Djokovic's personality is not a celebration of equality. He is a person of numerous privileges, a person who manifests great solidarity through his donations, while at the same time refusing to manifest it by getting vaccinated or by properly respecting other anti-pandemic measures. As all his privileges directly or indirectly stem from his popularity, I also personally feel that they fairly come with a higher sensitivity of the public for his opinions and acts. However, the public has its own mechanisms of penalizing those who fail to live up to their popularity, or to match it with an adequate social responsibility. The law has nothing to do with it: no restriction of one's rights based either on their perception by the public or on their own views of social equality is stipulated by the law, in Australia or in any other vaguely democratic country.
In a common-law legal system such as that in Australia, the ruling in Djokovic's case is a precedent with broad and deep consequences.
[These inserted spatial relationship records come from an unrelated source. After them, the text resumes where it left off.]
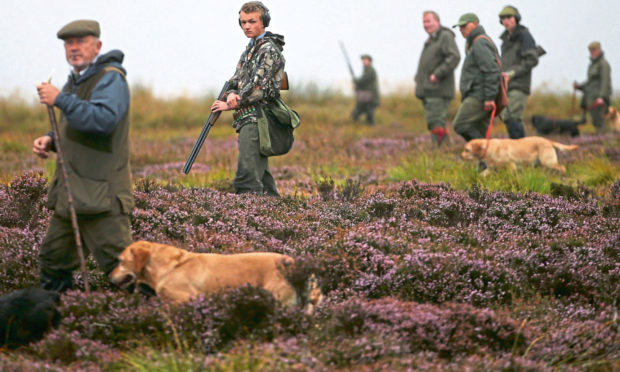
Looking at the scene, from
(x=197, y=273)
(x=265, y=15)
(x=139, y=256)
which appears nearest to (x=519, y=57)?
(x=265, y=15)

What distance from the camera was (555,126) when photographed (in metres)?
19.4


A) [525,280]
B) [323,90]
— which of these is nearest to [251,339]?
[525,280]

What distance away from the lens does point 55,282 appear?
17.1ft

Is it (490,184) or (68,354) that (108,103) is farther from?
(490,184)

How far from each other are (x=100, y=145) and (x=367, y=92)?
21233mm

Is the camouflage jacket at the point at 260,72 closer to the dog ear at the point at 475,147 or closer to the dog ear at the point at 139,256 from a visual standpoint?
the dog ear at the point at 139,256

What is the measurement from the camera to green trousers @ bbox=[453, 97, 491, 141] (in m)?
12.1

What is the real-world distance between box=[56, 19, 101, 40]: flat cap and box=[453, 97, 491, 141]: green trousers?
27.3 feet

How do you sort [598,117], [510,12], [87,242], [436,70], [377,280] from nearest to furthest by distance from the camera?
[87,242], [377,280], [510,12], [436,70], [598,117]

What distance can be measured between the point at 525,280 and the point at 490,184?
3976 mm

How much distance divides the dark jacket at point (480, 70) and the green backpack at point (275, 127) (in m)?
4.70

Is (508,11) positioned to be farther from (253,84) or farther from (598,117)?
(598,117)

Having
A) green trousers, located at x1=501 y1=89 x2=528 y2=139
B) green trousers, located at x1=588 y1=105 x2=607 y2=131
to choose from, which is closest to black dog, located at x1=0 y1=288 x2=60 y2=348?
green trousers, located at x1=501 y1=89 x2=528 y2=139

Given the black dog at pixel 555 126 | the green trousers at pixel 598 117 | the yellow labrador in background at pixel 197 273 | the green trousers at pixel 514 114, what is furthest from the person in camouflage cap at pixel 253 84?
the green trousers at pixel 598 117
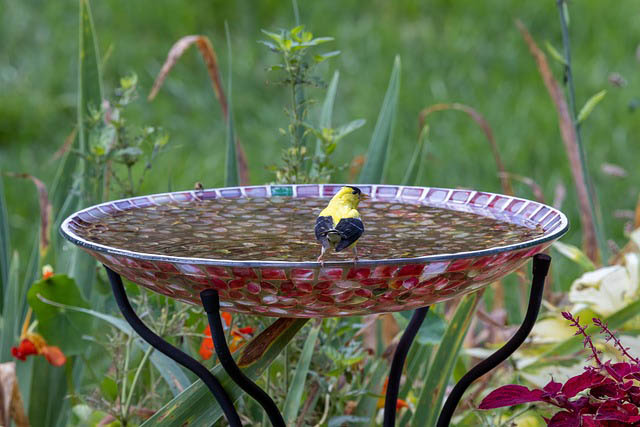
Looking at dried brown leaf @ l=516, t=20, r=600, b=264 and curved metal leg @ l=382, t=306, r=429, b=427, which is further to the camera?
dried brown leaf @ l=516, t=20, r=600, b=264

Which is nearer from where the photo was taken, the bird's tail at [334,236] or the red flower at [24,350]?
the bird's tail at [334,236]

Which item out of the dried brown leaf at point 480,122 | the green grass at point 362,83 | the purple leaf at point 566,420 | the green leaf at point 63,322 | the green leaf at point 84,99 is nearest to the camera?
the purple leaf at point 566,420

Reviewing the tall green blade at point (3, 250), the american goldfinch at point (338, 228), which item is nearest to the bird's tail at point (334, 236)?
the american goldfinch at point (338, 228)

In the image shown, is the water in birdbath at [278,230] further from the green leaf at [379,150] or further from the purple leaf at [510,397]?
the green leaf at [379,150]

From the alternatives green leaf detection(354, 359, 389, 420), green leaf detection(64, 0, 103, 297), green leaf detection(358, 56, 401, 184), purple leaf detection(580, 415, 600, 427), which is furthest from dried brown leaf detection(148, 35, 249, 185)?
purple leaf detection(580, 415, 600, 427)

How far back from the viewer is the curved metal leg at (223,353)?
99 centimetres

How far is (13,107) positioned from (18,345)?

The right to freedom of expression: the freedom to formulate one's opinions without fear of retaliation, censorship, or legal sanction, is a cornerstone of democracy and has been recognised as an essential human right in the United Nations' Universal Declaration of Human Rights and International Human Rights Law. Australia's precedent jeopardizes much more than just the freedom of expression. It targets the freedom of merely having opinions and ideas. And yet worse: based on your social status or its perception, it suffices that the government believes that the public attributes to you opinions that are in conflict with what the government sees as public interest, or that you raise certain sentiments in it, for your rights to be suspended. Even if you do not entertain such opinions and have not deliberately done anything to cause such beliefs (as explicitly formulated in the minister's justification submitted to the court).